Treatment of Caco-2bbe cells with Interleukin-1b (IL-1b) dose-dependently decreased PDZK1 promoter activity, as well as PDZK1 mRNA and protein expression in Caco2bbe cells. TNF-α and IFN-g, alone, or in combination with IL-1b, didn't show an additional inhibitory effect compared to IL-1b alone. 5´-deletion analysis of PDZK1 promoter reporter constructs showed that the base pairs -4689 to -3995 are responsible for the basal and IL-1b mediated inhibitory effect in Caco-2bbe cells. In silico analysis of the PDZK1 promotor sequence showed that this regions harbours the major transcription factor binding elements, for NF-?B, AP-1, c-Jun and SP-1 proteins. The presence of BAY11-7082 (NF-?B inhibitor) and BIRB (p38MAPK inhibitor) could not prevent IL-1b mediated PDZK1 down regulation of mRNA and protein expression, which indicates the involvement of other signalling cascades for this inhibitory effect of IL-1b on PDZK1 expression.
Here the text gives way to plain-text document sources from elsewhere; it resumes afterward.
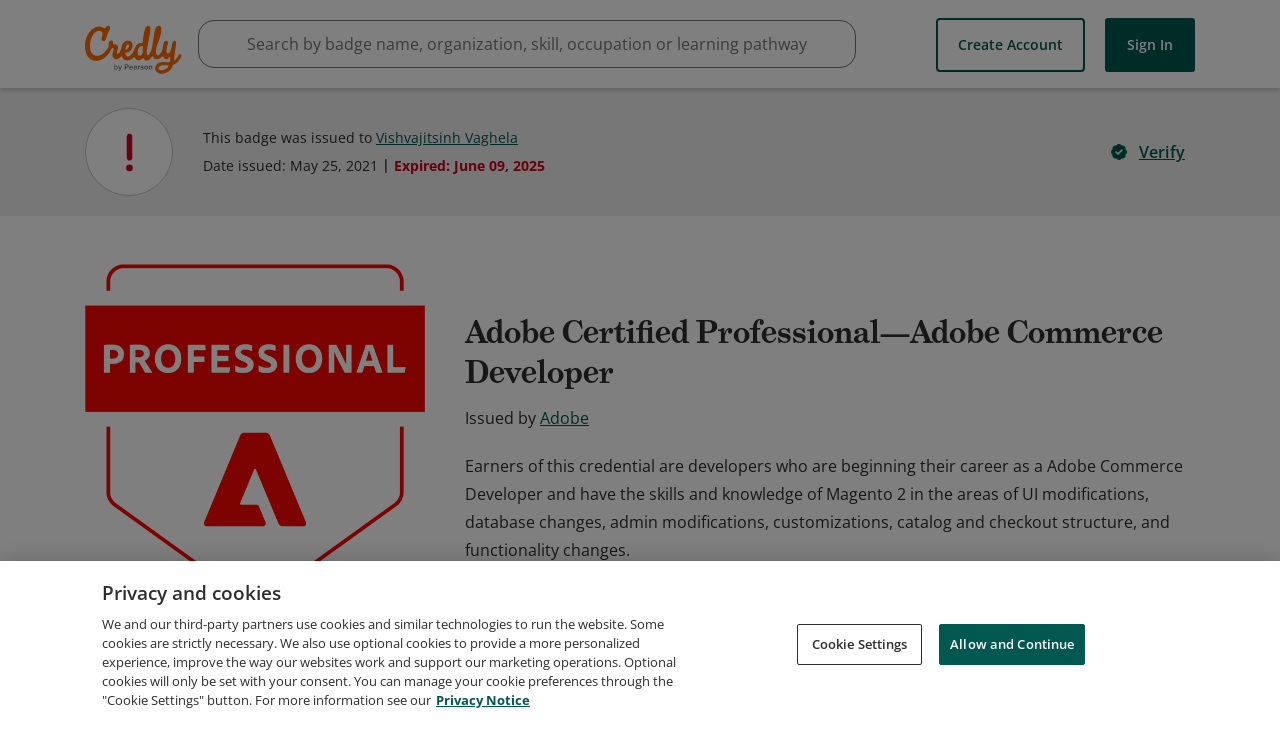

--- FILE ---
content_type: application/javascript
request_url: https://data.pendo.io/data/guide.js/65460ef3-56d0-45a3-7b3b-fe1ec0463054?id=21&jzb=eJx9js1KxDAYRd_lW0-aNJ1Om64UFHSjgs5sS_6ogUxSknTqIH33SRHrzt3Hzc255xsuJprkw7OCDvq3x5eH1_6jL4f6ap9O1hwb2AGX0k8urRU3WbuDKdjc_kxpjB3G8zwXMmhlr4X0Zyy4GnTERLKKNVIgVh8Y2hNJkWh5g9S-0pLVRFDRZra36vRn8IM_68QVTxy6TW89zT-Klrth4oPODe364_vd6KP5gmWT_wWsCzkdedAu3W9vOcqL6_eSYVJiSughYy86RONdjmlRkbYo-zF4hYyHZbkBVGBldQ&v=2.308.1_prod-io&ct=1768849625141
body_size: 62
content:
pendo.guidesPayload({"guides":[],"normalizedUrl":"http://www.credly.com/badges/0c9397cb-9569-40c2-b8a7-d43ec950b2b8","lastGuideStepSeen":{"isMultiStep":false,"state":""},"guideWidget":{"enabled":false,"hidePoweredBy":false},"guideCssUrl":"","throttling":{"count":1,"enabled":true,"interval":1,"unit":"Day"},"autoOrdering":[],"globalJsUrl":"","segmentFlags":[],"designerEnabled":false,"features":null,"id":"21","preventCodeInjection":false});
In addition to Caco-2bbe cells, treatment of the Huh-7 (hepatoma cells) cells with IL-1b also resulted in PDZK1 down regulation, suggesting that inflammation may cause PDZK1 downregulation.

Conclusion:

IL-1b decreased PDZK1 protein expression in Caco-2bbe cells through transcriptional inhibition of PDZK1 promoter. The region between base pairs -4689 to -3995 in the PDZK1 promoter is important for both its basal expression and IL-1b mediated inhibition. This effect is also seen in liver cells. PDZK1 downregulation may be an important factor that contributes to membrane transporter dysfunction in inflammation.